NSX Edge Upgrade Fails with “Polling install_os failed to complete in time” Due to High Disk Latency
search cancel

NSX Edge Upgrade Fails with “Polling install_os failed to complete in time” Due to High Disk Latency

book

Article ID: 403911

calendar_today

Updated On:

Products

VMware NSX

Issue/Introduction

During an NSX Edge node upgrade, the process fails at the install_os step, and an alarm similar to the following is observed in the UI or API:

Fail Message:

Edge group upgrade status is FAILED for group <UUID> eXXXXXdg01: install OS task failed on edge TransportNode <UUID>: return status Polling install_os failed to complete in time.

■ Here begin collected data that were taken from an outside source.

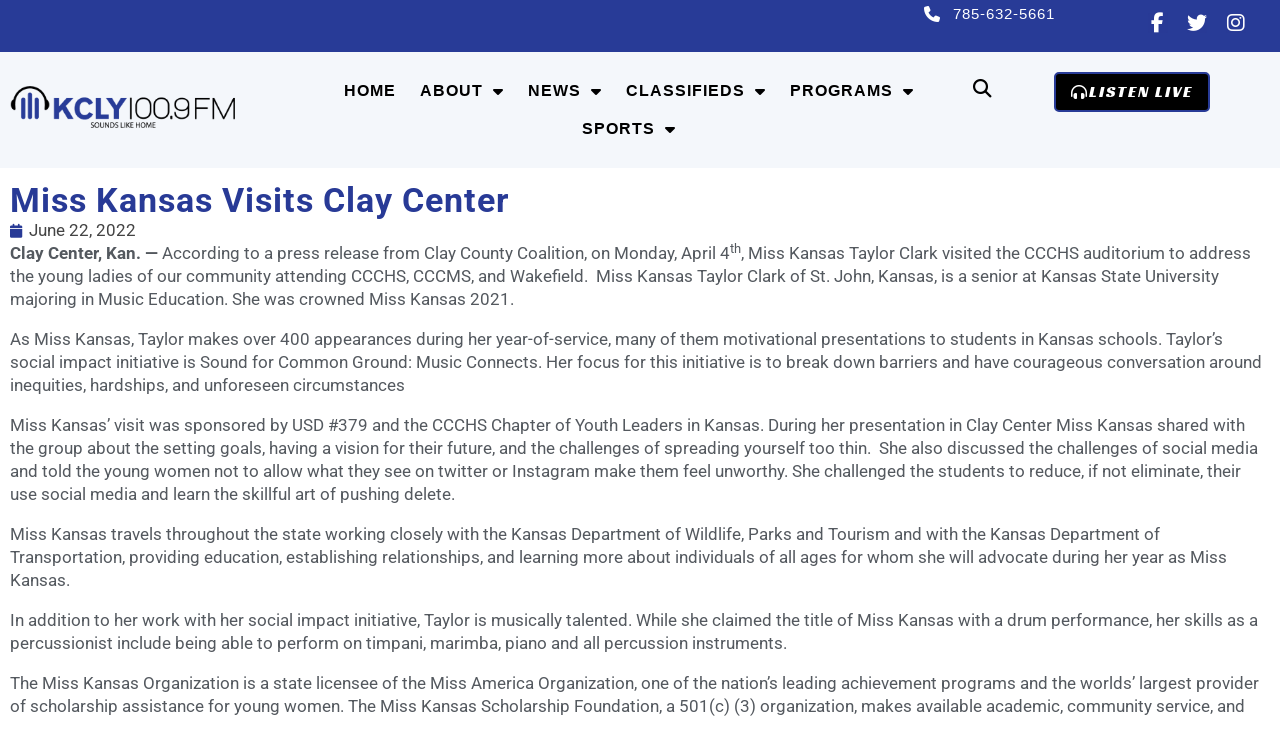

--- FILE ---
content_type: text/javascript
request_url: https://www.worldweatheronline.com/widget/v5/weather-widget.ashx?loc=2575241&wid=3&tu=2&div=wwo-weather-widget-3
body_size: 793
content:
var wwo_container = document.getElementById("wwo-weather-widget-3"); wwo_container.innerHTML = '<link rel=\'stylesheet\' href=\'//cdn.worldweatheronline.com/staticv150817/weather-widget/weather.css\' type=\'text/css\' media=\'all\' /><aside id=\"apixuweatherwidget-2\" class=\"widget widget_apixuweatherwidget\"><div id=\"apixu-weather-london-city-of-london-greater-london-united-kingdom\" class=\"apixu-weather-wrap awecf awe_wide awe_without_stats awe-code-1183 awe-desc-rain shm_4 scheme_43\"><div class=\"apixu-weather-cover\"><div class=\"apixu-weather-todays-stats-location\"><div class=\"awe_desc\">Clay Center</div></div><div class=\"apixu-weather-todays-stats-big-pict\">\n<img src=\"//cdn.worldweatheronline.com/images/weather/small/113_night_sm.png\" alt=\"Weather is Clear \" title=\"Weather is Clear \" /><span class=\"apixu_descr\">Clear </span></div><!-- /.apixu-weather-todays-stats --><div class=\"apixu-weather-todays-stats-location\"><div class=\"apixu_descr\">Wind: 8.3 mph</div><span class=\"apixu_descr\">Precip: 0.0 in</span><div class=\"awe_desc\">Pressure: 30.3 in</div></div><!-- location --><div class=\"apixu-weather-current-temp\">13.1<span> &deg;f</span></div><!-- /.apixu-weather-current-temp --><div class=\"apixu-weather-forecast awe_days_5 awecf\">\n<div class=\"apixu-weather-forecast-day\"><div class=\"apixu-weather-forecast-day-abbr\">Mon</div><div class=\"apixu-weather-forecast-day-abbr\"><div class=\"\"><img src=\"//cdn.worldweatheronline.com/images/weather/small/122_day_sm.png\" alt=\"Overcast \" title=\"Overcast \" /></div><!-- /.apixu-weather-todays-stats --></div><div class=\"apixu-weather-forecast-day-temp\">26.2<span> &deg;f</span></div></div>\n<div class=\"apixu-weather-forecast-day\"><div class=\"apixu-weather-forecast-day-abbr\">Tue</div><div class=\"apixu-weather-forecast-day-abbr\"><div class=\"\"><img src=\"//cdn.worldweatheronline.com/images/weather/small/113_day_sm.png\" alt=\"Sunny\" title=\"Sunny\" /></div><!-- /.apixu-weather-todays-stats --></div><div class=\"apixu-weather-forecast-day-temp\">22.9<span> &deg;f</span></div></div>\n<div class=\"apixu-weather-forecast-day\"><div class=\"apixu-weather-forecast-day-abbr\">Wed</div><div class=\"apixu-weather-forecast-day-abbr\"><div class=\"\"><img src=\"//cdn.worldweatheronline.com/images/weather/small/113_day_sm.png\" alt=\"Sunny\" title=\"Sunny\" /></div><!-- /.apixu-weather-todays-stats --></div><div class=\"apixu-weather-forecast-day-temp\">33.5<span> &deg;f</span></div></div>\n<div class=\"apixu-weather-forecast-day\"><div class=\"apixu-weather-forecast-day-abbr\">Thu</div><div class=\"apixu-weather-forecast-day-abbr\"><div class=\"\"><img src=\"//cdn.worldweatheronline.com/images/weather/small/119_day_sm.png\" alt=\"Cloudy \" title=\"Cloudy \" /></div><!-- /.apixu-weather-todays-stats --></div><div class=\"apixu-weather-forecast-day-temp\">31.9<span> &deg;f</span></div></div>\n<div class=\"apixu-weather-forecast-day\"><div class=\"apixu-weather-forecast-day-abbr\">Fri</div><div class=\"apixu-weather-forecast-day-abbr\"><div class=\"\"><img src=\"//cdn.worldweatheronline.com/images/weather/small/176_day_sm.png\" alt=\"Patchy rain nearby\" title=\"Patchy rain nearby\" /></div><!-- /.apixu-weather-todays-stats --></div><div class=\"apixu-weather-forecast-day-temp\">44.9<span> &deg;f</span></div></div>\n</div><div class=\"apixu-weather-more-weather-link\"><a href=\"https://www.worldweatheronline.com/\" target=\"_blank\" title=\"Clay Center weather\">WorldWeatherOnline.com</a></div></div><!-- /.apixu-weather-cover --></div><!-- /.apixu-weather-wrap --></aside>\n';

System top output shows high disk I/O wait:

top - 07:24:49 ...
%Cpu(s): 3.1 us, 3.2 sy, 15.3 id, **78.0 wa**,  0.0 hi,  0.1 si,  0.0 st
load average: **37.03, 27.01, 13.94**

Environment

VMware NSX-T

Cause

The upgrade failed due to poor storage performance, resulting in:

  • Excessive disk I/O wait time (%wa)

  • Failure to complete the install_os step within the allowed time window

Resolution

Investigate storage performance on the Edge VM.

Switch to a healthier datastore policy or migrate the Edge VM to faster-performing storage.

Additional Information

Include disk I/O health checks as part of your upgrade readiness validation, especially in shared or constrained environments.